Tuesday, June 23, 2015

20 Mins

The church of SS Andrew and Mary - St Julian of Norwich - geograph.org.uk - 1547398.jpg
Julian of Norwich

I have a friend from class at Charlotte Spirituality Center who took some time to explain who her Spiritual Mentor was (as this was our final project). Most of us chose Saints and Mystics (not to say that this man wasn’t either, it just wasn’t official) but she chose someone she knew. He was an old Anglican priest from England who was an expert on Julian of Norwich. He actually lived and worked at the church associated with her life. My friend spent some time with this man, enjoying his company and wisdom immensely.


Hearing her describe his profundity, it hit me that what she loved about him was his intentionality. In all that he did, he did it with his whole heart. He took time to really love people and get to know them. He knew thousands of people and had many followers; always remembering each one. Joking, she said that she would have liked to think that she had a special place his in heart, but she knew his heart was like God’s so she shared that place with many others.
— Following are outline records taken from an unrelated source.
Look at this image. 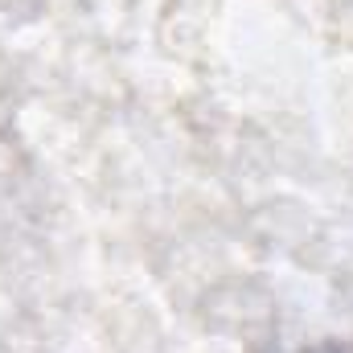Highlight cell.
<instances>
[{
    "mask_svg": "<svg viewBox=\"0 0 353 353\" xmlns=\"http://www.w3.org/2000/svg\"><path fill=\"white\" fill-rule=\"evenodd\" d=\"M312 353H353V337L350 341H329V345H321V350H312Z\"/></svg>",
    "mask_w": 353,
    "mask_h": 353,
    "instance_id": "6da1fadb",
    "label": "cell"
}]
</instances>
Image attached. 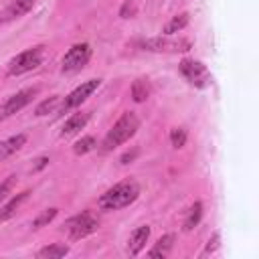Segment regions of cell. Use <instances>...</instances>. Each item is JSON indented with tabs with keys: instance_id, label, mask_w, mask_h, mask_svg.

One lesson he passed on to her was a lesson that I would like to keep myself. While visiting with him over tea, he invited her to sit with him in total silence for 20 minutes. Of course, in this quiet space they could pray or simply be in union with an intention. There are a variety of intentional ways to spend 20 minutes in quiet with the Spirit. At the end of the 20 minutes he spoke, saying, “Now, we just changed the world.”

“20 minutes can change the world.”


Another classmate was nearly moved to tears at the thought of united intention. She explained that in her yoga practice the class will share three “oms”. The first is for yourself and the second is for this experience and the third was entirely different. It was a united “om” for the world, specifically for the peace of the world. She said that when the class would om for the world there was a unison that was not found in either the first or second opportunity. The united om for the world was full, rich and vibrant. She explained that even their voices blended and their timing was perfect inside that intentional space for the world. Just the memory of this unison brought tears to her eyes. 

Even if those in the class were not seeking the Spirit, the union that was created in this space summons the Spirit forth. As Christians, we are reminded that Jesus promised his followers that “when 3 or more are gathered in my name, I will be there also.”

We get bombarded with all that is going on in the world. There is so much happening that is unjust and cruel. It is easy to find yourself wondering, “What can I really do to make a difference?” Our lives feel so meaningless and small when you look at the grandeur of the needs around us. 

These mystics in my life are speaking honestly when they remind me that I should spend 20 minutes a day specifically in prayer or in meditation for the world. No matter what your religious background, there is plenty of evidence that points to the power of intention. Mind over matter, the energy that you put out into the world; all of this is powerful and it has consequences. Taking some time to mingle in the peace of the Divine, or focus your energy on putting vibes of goodness into the world will make it a better place. It will also make you a better person. It’s like a ripple in the pond. It’s just a small splash, but the ripple effect is reaches to the edges of the Earth.

Photo from Huffington Post- A case for bringing meditation to Congress

A simple step at world changing starts with 20 minutes of quiet.